The Long Beach Water Commission on Thursday morning, June 13, unanimously approved the hike to offset increases in water supply costs and invest in infrastructure. The increase is expected to raise the average single family residence’s monthly bill by about $5.46.
Sewer rates did not go up.
The hike will go into effect Oct. 1 and allow the Water Department to invest in the local pumping system, making Long Beach less reliant on importing water, department officials said.
“Probably the most important piece of this,” Water Commission President Gloria Cordero said, “is maintaining the integrity of our water system.
“We need to upgrade our infrastructure and be less dependent on purchasing water,” Cordero added. “In order to do that, we need to have reserves locally and be able to pump them.”
The vote came after a heated public comment period during which 10 people argued against the hike, citing concerns that the increase was directly correlated with Measure M — which Long Beach voters passed last summer — allowing the city to transfer surplus Water Department revenues back to the city’s general fund.
Water rates in the city have varied in recent years, primarily because of a lawsuit the city settled in 2017, over its long-standing practice of transferring surplus utility revenue to the general fund. In that lawsuit, plaintiffs argued the process was double taxation that voters did not approve.
In June 2017, the Water Commission raised rates by 4%, but months later lowered them by 4.2% because of the litigation.
When Measure M passed last year, the Water Commission shortly followed that with a 7.2% rate increase.
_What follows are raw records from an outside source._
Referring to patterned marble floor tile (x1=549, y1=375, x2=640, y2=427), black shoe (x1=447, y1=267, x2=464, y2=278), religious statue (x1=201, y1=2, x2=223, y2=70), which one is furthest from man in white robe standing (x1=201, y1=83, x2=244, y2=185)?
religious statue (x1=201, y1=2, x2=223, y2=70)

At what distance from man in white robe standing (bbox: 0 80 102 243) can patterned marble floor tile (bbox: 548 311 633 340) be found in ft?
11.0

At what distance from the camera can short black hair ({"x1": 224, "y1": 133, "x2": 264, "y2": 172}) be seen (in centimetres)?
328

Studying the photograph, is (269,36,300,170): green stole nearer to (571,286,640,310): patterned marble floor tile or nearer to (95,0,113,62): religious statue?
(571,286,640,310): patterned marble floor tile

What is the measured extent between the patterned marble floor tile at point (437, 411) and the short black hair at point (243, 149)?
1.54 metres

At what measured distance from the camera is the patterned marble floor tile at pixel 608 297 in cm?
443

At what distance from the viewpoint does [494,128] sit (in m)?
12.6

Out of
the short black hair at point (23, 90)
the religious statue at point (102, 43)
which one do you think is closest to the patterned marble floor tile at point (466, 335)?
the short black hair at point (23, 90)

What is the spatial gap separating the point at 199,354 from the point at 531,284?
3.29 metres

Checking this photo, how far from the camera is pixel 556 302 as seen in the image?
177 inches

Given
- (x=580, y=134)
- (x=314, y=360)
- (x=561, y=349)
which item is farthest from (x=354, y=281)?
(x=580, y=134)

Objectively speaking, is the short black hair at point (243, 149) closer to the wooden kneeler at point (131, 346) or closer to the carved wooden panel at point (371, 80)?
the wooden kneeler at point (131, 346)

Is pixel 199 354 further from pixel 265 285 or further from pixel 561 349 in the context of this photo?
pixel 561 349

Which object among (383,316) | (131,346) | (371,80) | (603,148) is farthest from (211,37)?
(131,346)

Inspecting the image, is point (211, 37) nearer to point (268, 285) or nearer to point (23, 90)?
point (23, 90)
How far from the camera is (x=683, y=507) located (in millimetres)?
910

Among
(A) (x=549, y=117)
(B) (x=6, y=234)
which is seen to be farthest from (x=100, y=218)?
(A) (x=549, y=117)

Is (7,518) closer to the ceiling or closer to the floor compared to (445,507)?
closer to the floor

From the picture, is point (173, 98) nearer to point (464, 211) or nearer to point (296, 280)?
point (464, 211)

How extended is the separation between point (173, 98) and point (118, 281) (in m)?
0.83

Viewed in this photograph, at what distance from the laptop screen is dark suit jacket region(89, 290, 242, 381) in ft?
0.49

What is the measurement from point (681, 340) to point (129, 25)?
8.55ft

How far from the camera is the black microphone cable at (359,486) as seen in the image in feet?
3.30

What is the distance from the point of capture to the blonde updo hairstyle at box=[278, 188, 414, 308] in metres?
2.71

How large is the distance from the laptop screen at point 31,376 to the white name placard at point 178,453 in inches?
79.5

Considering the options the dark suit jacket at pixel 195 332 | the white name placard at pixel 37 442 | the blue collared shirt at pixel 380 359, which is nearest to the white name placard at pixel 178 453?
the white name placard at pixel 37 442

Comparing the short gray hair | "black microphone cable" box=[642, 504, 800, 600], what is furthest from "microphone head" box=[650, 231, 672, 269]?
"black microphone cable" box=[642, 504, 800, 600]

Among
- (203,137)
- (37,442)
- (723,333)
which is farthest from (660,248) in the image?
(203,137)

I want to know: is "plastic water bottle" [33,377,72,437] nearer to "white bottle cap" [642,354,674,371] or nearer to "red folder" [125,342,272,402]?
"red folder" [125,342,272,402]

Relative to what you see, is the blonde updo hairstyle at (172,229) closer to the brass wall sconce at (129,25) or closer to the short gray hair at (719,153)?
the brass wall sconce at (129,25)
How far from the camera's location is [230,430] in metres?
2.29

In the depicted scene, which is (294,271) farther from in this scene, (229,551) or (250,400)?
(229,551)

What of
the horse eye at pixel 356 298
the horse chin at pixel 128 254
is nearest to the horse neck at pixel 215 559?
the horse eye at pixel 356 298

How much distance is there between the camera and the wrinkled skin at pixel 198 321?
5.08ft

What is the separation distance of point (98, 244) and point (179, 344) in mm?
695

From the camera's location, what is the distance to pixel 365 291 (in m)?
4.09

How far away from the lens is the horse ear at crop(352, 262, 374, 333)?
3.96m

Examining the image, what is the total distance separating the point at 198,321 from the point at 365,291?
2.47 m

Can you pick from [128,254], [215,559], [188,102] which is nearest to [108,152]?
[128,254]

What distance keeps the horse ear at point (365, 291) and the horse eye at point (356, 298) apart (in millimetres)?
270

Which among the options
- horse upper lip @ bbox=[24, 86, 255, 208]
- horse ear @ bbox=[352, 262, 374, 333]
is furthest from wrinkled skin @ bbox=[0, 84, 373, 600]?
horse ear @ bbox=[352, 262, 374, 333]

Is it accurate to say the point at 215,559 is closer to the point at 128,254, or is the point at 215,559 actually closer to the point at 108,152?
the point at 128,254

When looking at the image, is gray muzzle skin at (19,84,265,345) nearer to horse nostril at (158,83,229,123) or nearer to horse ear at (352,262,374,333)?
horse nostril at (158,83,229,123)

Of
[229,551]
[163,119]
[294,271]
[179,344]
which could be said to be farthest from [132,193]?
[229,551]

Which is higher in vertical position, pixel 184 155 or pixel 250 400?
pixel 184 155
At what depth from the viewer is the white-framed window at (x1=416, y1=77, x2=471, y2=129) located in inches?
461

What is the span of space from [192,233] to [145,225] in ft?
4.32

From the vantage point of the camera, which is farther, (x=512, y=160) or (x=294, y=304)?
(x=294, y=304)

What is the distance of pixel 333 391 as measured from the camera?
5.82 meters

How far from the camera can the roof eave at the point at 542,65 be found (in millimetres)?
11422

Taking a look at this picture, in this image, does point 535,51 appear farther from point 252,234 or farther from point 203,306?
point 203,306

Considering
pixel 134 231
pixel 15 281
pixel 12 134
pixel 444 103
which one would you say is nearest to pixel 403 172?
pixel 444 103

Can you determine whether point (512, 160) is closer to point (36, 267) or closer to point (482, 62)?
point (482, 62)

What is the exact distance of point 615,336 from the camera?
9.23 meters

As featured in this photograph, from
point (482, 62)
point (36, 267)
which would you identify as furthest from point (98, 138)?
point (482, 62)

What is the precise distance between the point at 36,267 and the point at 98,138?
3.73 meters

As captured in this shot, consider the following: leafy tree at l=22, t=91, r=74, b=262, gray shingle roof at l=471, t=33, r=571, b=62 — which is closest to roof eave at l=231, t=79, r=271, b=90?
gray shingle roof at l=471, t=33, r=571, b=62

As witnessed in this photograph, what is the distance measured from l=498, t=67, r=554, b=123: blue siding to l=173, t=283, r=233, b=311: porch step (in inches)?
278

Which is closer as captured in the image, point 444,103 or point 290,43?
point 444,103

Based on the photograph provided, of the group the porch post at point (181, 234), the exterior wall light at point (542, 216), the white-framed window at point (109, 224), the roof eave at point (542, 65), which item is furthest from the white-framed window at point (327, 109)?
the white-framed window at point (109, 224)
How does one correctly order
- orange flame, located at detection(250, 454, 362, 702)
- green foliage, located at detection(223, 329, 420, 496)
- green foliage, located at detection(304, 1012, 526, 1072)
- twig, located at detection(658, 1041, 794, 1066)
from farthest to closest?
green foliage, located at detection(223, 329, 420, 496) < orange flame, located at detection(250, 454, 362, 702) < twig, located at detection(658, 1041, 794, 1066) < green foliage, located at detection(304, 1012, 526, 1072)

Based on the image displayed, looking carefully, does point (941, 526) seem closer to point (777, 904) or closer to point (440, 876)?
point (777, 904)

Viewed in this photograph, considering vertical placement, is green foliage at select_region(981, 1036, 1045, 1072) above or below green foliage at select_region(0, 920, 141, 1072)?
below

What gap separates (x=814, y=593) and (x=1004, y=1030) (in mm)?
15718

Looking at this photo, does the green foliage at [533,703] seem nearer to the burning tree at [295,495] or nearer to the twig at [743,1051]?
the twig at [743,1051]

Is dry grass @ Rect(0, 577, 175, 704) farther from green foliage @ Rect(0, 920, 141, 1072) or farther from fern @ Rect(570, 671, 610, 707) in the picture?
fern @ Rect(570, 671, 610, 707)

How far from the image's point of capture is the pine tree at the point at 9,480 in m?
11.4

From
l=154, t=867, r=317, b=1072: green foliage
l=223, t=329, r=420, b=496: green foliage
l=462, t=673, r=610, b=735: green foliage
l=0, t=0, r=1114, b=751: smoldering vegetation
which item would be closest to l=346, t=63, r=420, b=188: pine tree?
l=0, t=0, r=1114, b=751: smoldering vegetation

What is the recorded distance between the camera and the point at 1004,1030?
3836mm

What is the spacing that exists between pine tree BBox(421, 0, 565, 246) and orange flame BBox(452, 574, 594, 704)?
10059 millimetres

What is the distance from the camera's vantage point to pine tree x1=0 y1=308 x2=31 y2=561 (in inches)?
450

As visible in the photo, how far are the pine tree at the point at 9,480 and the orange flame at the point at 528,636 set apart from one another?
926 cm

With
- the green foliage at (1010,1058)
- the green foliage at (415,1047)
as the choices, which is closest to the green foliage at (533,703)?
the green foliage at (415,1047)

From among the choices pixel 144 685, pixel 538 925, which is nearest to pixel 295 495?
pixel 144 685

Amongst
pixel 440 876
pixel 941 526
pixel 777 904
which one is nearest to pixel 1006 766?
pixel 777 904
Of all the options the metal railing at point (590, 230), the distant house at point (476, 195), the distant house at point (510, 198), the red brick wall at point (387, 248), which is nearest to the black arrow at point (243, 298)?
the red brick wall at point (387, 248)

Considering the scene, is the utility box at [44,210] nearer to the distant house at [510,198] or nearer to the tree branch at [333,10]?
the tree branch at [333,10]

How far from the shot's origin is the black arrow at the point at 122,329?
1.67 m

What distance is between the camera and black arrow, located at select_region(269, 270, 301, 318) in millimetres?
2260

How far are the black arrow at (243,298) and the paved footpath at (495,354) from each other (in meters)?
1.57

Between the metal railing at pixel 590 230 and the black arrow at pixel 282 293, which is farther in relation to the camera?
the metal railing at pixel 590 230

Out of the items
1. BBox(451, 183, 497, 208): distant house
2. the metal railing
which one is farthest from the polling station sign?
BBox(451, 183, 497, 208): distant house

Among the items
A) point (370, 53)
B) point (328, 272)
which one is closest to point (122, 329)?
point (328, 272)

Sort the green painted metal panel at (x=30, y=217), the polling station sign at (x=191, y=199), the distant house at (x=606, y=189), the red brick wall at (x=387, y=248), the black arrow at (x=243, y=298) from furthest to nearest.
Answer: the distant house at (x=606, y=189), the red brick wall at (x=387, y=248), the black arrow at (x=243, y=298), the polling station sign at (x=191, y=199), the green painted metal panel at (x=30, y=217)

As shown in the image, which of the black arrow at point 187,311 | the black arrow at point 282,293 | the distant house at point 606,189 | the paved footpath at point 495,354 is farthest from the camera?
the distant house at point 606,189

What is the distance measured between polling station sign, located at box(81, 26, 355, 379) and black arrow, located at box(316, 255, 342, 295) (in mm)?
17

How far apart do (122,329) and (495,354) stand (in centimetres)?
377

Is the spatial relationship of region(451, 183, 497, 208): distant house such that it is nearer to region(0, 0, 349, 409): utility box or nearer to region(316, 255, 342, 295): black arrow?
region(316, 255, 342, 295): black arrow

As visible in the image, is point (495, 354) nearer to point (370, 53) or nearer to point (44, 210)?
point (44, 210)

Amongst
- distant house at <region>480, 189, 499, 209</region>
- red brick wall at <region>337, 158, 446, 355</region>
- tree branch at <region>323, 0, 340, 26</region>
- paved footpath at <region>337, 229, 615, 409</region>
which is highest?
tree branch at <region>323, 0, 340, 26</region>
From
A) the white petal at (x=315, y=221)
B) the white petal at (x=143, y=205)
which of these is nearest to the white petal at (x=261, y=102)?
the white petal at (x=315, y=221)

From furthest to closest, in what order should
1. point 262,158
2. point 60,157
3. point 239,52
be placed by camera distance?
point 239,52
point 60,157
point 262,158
At the time, Water Department General Manager Chris Garner said the increase returned rates to where they were before the settlement.
“We all know this is a tax,” Ian Patton, spokesman for Long Beach Reform Coalition, said at Thursday’s meeting.
Patton, echoing the sentiments of the other speakers, said the reason rates were being raised was to supply more revenue to the city.
“The Water Department is perfectly able to pay for its own costs and we are handing it over to City Hall,” he said. “Because city hall cannot handle its own budget.”
Patton pointed to his water bill, at the lectern, and asked commissioners, “Where is the ‘City Hall transfer charge?’”
Commissioner Robert Shannon said the board was not denying that Measure M has impacted the Water Department.
“It was a very active campaign and the citizens of Long Beach passed that measure,” he said. “This is a democracy, and adhering to the rule of law, we have to follow what the public has indicated is the right course.”